Paperback Nonfiction:
1. White Fragility, by Robin DiAngelo
2. The Color of Love, by Marra B. Gad
3. Stamped from the Beginning, by Ibram X. Kendi
4. Why Are All the Black Kids Sitting Together in the Cafeteria, by Beverly Daniel Tatum
5. So You Want to Talk About Race, by Ijeoma Oluo
6. Alexander Hamilton, by Ron Chernow
7. American Birding Association Field Guide to Birds of Wisconsin, by Charles Hagner (Register for this July 16 event here)
8. Grant, by Ron Chernow
9. These Truths, by Jill Lepore
10. Wow, No Thank You, by Samantha Irby

Whereas event sales tended to be much more focused into the week of the event, they are more spread out now. For example, all three event books this coming week hit our bestseller list. The American Birding Association Field Guide to Birds has likely been helped by increased interest in birdwatching. Our friends at Downer Hardware just told us that they had an unprecedented run a bird seed this spring. As mentioned above, we're cosponsoring a Schlitz Audubon conversation with Charles Hagner and Don Quintenz on July 16.

Books for Kids:
1. Stamped, by Jason Reynolds and Ibram X. Kendi
2. Goodnight Moon Board Book, by Margaret Wise Brown, with illustrations by Clement Hurd
3. The Poet X, by Elizabeth Acevedo
4. Look Both Ways, by Jason Reynolds
5. Baby Monkey Private Eye, by Brian Selznick
6. Joey, by Jill Biden
7. Dude, by Aaron Reynolds
8. The Land of Permanent Goodbyes, by Atia Abawi
9. The One and Only Bob, by Katherine Applegate
10. The Hate U Give, by Angie Thomas

It's an election year, and that seems to now mean picture books about the candidates. Published on June 30 was Joey: The Story of Joe Biden, by Jill Biden with Kathleen Krull, with illustrations by Amy June Bates. I should note that Amy June Bates wrote and Kathleen Krull illustrated Hillary Rodham Clinton: Dreams Taking Flight.

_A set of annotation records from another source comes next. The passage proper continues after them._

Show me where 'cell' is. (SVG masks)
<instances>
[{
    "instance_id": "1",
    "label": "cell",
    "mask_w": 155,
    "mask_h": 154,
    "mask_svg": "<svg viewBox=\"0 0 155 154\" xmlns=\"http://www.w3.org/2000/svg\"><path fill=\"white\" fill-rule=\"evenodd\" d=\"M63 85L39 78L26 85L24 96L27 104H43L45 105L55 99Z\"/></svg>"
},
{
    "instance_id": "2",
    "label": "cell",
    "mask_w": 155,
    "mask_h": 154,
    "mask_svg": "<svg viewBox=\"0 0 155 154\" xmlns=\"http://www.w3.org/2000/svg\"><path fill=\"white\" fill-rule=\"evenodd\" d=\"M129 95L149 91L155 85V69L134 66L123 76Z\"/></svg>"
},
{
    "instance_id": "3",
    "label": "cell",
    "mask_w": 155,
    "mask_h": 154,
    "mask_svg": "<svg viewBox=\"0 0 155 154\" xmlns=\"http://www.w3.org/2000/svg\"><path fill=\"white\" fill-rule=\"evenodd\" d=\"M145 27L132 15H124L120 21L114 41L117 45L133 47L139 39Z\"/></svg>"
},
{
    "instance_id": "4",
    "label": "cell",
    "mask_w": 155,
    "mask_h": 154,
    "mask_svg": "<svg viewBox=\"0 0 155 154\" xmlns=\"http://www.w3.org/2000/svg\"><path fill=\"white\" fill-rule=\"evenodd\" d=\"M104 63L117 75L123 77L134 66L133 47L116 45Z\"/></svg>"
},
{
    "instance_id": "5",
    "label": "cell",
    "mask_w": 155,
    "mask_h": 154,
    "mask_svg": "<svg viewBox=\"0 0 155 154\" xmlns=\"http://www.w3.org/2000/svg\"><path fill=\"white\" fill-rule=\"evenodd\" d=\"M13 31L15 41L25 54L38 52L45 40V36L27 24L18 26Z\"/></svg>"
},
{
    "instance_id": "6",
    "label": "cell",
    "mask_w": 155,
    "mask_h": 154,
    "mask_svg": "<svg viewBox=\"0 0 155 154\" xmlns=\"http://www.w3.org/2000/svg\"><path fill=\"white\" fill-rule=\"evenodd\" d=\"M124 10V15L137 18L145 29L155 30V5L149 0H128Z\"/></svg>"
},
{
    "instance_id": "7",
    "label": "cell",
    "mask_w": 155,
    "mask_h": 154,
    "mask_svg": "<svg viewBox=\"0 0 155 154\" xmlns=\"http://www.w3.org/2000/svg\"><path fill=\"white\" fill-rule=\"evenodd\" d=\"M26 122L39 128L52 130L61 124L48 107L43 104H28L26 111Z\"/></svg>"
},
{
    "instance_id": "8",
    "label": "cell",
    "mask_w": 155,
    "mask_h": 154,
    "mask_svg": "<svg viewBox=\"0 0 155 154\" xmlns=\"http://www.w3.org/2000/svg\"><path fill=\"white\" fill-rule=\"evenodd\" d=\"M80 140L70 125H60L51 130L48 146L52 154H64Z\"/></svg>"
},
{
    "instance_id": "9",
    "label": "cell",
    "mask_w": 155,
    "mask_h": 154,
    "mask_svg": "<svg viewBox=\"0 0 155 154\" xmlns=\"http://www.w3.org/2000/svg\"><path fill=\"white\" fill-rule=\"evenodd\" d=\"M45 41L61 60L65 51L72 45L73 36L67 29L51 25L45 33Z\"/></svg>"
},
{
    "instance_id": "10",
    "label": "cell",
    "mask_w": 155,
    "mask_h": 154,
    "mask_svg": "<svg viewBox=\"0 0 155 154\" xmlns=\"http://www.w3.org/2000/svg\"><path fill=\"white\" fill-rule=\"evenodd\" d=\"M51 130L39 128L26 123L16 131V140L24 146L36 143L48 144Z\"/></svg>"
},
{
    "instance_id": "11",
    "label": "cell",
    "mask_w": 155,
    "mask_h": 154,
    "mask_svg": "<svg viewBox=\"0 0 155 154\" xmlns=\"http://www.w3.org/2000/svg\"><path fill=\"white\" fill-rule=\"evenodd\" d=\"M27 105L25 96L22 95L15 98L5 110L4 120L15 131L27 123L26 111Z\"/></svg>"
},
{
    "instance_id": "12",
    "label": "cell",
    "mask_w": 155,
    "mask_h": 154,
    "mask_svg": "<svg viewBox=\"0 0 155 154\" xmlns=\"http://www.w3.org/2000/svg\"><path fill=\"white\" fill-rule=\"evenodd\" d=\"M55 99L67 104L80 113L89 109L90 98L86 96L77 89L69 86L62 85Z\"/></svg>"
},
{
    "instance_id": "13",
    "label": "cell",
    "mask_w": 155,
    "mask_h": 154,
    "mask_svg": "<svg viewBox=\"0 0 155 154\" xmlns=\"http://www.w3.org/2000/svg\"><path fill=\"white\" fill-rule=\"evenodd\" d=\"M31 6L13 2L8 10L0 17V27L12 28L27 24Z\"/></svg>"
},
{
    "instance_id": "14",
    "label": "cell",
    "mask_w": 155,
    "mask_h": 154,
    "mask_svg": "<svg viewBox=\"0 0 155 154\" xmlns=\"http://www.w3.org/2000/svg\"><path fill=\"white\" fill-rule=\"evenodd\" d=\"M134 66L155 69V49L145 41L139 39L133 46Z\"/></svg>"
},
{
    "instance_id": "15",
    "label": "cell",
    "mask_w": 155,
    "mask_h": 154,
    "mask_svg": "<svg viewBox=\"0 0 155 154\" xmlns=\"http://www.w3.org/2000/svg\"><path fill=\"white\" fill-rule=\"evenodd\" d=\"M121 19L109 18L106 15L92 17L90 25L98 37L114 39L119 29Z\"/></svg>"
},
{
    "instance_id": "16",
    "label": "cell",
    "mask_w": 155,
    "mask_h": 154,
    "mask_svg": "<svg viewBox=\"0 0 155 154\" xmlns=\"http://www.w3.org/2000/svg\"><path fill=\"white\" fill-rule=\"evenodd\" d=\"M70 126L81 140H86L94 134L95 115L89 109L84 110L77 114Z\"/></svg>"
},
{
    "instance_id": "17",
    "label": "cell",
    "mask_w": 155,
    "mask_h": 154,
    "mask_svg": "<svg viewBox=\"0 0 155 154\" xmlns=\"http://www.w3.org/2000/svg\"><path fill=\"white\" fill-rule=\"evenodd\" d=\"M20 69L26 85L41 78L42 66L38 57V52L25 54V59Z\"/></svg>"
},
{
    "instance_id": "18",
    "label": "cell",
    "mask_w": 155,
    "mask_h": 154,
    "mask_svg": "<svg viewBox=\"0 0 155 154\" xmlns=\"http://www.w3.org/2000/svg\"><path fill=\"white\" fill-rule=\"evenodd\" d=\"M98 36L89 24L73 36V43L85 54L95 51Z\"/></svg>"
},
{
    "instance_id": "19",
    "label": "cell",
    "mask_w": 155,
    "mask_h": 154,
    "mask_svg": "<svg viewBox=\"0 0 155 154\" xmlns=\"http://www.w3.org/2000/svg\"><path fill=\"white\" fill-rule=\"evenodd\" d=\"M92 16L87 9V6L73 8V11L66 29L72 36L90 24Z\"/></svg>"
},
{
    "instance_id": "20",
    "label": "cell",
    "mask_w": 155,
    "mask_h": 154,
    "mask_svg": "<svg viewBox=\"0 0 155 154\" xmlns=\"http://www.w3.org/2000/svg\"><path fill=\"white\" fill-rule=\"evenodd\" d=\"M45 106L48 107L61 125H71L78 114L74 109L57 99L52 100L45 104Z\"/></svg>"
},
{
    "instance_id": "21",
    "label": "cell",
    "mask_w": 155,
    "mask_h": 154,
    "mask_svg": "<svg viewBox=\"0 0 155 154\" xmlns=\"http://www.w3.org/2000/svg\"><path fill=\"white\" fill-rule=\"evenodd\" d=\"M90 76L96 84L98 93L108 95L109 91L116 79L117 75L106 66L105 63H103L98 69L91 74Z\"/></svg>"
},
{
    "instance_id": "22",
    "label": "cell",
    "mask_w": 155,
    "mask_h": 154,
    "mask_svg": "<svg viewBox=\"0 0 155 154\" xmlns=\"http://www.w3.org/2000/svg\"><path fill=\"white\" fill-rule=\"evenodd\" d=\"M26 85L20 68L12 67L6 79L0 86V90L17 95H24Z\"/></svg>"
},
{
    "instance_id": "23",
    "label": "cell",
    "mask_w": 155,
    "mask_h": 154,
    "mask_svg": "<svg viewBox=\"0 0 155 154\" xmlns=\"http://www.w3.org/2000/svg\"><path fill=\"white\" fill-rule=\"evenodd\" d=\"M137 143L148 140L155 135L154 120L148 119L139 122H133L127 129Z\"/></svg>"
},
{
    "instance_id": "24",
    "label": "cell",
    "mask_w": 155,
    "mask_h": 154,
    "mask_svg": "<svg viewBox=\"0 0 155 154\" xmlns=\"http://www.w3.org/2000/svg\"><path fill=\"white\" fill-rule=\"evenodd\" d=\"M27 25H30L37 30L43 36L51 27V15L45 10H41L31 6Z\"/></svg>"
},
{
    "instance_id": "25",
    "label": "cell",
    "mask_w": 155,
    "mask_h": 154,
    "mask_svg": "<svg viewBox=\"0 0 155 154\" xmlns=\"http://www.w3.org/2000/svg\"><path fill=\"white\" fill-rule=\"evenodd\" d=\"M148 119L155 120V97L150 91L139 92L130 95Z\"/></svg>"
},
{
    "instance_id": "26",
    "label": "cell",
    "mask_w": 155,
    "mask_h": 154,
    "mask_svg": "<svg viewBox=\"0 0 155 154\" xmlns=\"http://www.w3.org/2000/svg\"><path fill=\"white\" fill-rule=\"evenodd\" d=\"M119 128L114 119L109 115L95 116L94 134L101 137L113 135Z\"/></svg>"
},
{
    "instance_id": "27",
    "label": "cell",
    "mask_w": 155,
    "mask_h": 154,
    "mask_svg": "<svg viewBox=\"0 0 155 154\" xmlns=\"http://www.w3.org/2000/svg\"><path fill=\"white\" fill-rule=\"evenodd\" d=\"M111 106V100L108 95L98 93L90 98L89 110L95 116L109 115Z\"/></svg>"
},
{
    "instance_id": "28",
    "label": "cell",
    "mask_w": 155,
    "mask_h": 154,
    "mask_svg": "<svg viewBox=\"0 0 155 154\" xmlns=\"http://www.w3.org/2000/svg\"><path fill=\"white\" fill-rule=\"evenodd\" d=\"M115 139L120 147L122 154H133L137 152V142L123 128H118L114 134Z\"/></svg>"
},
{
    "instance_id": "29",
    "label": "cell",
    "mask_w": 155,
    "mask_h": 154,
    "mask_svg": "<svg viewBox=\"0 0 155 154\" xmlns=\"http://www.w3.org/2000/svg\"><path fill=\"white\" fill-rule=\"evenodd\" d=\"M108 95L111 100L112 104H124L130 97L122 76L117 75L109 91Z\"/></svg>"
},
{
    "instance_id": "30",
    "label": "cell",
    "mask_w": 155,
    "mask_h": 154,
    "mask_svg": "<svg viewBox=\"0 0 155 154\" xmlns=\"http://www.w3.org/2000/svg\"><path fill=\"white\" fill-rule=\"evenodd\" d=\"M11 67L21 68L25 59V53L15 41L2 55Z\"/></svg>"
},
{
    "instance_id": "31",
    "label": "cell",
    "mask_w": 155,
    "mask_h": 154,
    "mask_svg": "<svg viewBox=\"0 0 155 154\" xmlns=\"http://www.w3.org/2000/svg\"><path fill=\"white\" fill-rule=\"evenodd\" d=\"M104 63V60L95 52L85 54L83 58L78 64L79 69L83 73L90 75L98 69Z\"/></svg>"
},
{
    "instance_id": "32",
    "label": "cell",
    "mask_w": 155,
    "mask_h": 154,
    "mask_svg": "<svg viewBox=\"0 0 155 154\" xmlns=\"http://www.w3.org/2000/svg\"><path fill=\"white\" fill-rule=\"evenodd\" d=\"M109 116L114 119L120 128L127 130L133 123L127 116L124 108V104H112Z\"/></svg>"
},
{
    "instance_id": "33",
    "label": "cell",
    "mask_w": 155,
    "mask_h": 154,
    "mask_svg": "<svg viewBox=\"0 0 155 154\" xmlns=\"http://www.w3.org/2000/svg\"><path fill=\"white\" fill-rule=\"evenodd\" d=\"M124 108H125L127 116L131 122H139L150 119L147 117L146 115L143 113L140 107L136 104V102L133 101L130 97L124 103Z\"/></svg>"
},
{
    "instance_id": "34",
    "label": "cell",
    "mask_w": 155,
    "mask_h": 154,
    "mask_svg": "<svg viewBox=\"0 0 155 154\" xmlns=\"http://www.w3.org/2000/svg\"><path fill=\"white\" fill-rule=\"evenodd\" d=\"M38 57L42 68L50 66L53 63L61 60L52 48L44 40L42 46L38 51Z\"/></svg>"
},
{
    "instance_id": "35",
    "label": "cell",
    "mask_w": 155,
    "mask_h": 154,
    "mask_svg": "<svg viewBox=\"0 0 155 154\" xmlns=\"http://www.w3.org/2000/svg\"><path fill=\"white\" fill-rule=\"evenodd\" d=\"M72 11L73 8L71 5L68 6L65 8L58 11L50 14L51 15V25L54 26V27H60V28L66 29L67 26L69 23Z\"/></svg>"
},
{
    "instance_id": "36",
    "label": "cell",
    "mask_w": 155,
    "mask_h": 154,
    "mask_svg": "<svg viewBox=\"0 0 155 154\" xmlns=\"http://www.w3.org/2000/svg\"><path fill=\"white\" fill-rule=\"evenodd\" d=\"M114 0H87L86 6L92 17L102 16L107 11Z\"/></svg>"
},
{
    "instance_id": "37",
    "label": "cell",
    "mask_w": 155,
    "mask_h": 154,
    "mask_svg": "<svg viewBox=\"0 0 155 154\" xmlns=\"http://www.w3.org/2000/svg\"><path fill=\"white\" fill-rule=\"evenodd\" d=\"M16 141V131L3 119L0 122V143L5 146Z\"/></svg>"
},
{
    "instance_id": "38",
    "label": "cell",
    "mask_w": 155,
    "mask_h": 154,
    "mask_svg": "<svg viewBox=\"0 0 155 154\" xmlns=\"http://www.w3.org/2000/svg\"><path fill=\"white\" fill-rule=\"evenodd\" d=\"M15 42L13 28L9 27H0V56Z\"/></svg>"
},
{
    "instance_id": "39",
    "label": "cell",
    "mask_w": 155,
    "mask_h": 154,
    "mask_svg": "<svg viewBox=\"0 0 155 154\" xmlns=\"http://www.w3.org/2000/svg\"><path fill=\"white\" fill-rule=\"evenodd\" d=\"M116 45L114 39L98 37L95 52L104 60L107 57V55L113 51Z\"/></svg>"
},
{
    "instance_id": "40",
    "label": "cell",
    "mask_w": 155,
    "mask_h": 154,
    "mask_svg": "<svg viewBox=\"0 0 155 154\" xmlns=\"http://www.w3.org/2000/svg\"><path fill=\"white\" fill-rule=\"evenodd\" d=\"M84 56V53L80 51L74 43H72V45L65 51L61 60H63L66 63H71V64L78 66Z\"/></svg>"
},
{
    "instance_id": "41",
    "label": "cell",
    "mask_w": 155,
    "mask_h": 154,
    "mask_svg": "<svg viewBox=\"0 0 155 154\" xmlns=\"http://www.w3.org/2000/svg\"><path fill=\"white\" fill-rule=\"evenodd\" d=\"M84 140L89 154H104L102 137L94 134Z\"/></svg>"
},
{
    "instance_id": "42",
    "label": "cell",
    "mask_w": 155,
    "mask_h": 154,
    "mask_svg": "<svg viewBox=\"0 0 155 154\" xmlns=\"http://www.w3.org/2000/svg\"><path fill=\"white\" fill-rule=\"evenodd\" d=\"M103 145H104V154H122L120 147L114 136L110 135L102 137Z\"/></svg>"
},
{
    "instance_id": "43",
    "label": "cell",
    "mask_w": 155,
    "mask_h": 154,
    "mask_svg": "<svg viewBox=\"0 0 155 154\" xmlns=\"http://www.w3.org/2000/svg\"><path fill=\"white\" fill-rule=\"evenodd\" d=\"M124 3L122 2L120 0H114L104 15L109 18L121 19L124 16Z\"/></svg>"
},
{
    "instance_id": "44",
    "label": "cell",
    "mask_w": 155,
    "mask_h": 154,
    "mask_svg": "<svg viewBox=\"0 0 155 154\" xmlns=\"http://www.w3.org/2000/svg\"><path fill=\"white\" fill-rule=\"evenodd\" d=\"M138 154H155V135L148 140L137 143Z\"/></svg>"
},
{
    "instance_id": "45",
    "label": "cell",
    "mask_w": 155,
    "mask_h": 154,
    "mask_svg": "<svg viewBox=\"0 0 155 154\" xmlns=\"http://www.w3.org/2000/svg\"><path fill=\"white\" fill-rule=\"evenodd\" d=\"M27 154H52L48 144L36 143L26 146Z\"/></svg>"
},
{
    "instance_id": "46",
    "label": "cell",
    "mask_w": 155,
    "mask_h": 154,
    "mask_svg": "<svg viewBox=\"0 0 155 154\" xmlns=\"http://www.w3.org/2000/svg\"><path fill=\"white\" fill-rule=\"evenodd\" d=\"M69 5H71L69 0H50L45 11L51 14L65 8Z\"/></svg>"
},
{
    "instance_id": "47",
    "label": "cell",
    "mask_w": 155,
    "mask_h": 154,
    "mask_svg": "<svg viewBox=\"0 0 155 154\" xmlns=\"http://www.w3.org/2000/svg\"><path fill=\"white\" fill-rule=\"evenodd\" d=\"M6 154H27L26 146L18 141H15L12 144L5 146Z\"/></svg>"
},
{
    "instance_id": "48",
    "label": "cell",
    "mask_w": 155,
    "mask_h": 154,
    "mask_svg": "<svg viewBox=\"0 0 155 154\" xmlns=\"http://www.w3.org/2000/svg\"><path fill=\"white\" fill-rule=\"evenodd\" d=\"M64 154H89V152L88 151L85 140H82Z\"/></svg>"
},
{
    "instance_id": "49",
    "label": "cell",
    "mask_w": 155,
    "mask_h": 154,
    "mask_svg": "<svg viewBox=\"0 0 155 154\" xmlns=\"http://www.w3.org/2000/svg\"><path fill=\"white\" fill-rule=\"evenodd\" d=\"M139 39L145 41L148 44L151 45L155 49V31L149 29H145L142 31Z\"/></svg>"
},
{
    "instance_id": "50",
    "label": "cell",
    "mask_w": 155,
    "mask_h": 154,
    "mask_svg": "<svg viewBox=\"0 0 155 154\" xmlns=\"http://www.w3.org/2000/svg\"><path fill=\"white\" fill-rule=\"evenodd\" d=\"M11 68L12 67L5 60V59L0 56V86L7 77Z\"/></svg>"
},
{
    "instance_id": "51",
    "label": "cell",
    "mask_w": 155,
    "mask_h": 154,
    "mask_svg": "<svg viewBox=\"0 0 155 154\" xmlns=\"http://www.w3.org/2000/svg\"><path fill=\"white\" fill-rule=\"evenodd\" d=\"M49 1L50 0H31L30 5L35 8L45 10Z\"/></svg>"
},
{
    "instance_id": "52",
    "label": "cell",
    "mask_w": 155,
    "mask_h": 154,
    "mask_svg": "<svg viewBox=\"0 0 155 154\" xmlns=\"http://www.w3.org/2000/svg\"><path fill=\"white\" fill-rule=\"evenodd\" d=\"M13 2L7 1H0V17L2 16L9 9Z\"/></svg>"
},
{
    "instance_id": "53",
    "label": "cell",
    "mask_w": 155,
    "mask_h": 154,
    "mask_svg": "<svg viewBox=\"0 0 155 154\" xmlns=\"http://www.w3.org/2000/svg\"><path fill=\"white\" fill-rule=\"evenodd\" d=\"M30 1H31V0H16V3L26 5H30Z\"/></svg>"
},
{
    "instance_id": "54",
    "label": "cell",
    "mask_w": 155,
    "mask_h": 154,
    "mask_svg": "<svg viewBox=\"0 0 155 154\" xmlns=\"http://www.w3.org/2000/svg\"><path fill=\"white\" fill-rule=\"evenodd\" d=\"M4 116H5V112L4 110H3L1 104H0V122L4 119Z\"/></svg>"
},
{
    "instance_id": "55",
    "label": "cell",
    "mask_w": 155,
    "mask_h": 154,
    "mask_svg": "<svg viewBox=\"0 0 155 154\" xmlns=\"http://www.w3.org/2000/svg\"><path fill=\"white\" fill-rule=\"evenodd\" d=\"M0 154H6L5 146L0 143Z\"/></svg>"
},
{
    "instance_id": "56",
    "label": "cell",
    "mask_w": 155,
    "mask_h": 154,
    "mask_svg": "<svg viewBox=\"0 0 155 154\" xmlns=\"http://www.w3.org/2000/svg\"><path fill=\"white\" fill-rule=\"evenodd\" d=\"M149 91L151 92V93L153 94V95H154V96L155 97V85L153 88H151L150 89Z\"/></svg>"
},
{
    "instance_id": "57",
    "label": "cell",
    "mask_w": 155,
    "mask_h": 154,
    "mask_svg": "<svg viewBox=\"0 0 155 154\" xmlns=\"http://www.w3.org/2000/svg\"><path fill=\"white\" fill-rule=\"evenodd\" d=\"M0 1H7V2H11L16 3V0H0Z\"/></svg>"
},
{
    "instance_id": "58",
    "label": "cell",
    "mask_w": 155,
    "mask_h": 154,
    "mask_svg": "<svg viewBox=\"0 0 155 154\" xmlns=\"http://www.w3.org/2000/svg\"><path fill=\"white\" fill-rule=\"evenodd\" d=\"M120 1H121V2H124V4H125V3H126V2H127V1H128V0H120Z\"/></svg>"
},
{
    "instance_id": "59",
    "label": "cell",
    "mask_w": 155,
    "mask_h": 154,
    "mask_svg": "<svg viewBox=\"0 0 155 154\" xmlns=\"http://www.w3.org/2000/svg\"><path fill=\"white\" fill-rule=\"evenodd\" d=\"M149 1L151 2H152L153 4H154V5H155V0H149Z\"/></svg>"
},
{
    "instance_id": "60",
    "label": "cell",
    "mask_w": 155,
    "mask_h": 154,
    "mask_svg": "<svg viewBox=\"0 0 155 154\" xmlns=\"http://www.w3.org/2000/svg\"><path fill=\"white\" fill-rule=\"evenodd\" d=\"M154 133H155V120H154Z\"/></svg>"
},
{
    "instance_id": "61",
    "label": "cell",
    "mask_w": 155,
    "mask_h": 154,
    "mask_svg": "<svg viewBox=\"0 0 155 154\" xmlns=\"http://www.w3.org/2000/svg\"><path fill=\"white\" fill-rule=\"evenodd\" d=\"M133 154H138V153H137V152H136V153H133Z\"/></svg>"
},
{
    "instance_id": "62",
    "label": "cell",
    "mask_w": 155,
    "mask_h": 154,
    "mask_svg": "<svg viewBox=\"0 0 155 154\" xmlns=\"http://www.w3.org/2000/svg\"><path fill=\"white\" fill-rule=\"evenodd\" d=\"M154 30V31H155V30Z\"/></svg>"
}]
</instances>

Over at the Journal Sentinel, Jim Higgins writes about Demagogue, the new biography of Joe McCarthy. He notes: "Biographies of McCarthy have been written before, including Wisconsin historian Thomas Reeves’ The Life and Times of Joe McCarthy (1982). So what new element does Tye, a former Boston Globe reporter, bring to his? Tye had access to three previously unavailable stashes: boxes of personal documents, including diaries, school transcripts and love letters, in McCarthy’s private files in the Marquette University archives; transcripts of the many private hearings McCarthy conducted in the Senate; and his military records, including his military medical records."

From Margot Armbruster at the Journal Sentinel, a story about Milwaukeean Mark D. Bruce's new book, Jackie, a Boy, and a Dog: A Warm Cold War Story. The Jackie is Jackie Kennedy. From the piece: "Bruce is an ER physician, a medical ambassador to Belize and Canada, and a longtime Milwaukee Public Schools volunteer; he has little time for leisure writing. But he chose to share his story, one of many narratives he’s collected throughout an adventurous life, because he feels it offers important lessons about divine beneficence and hope in the hard times."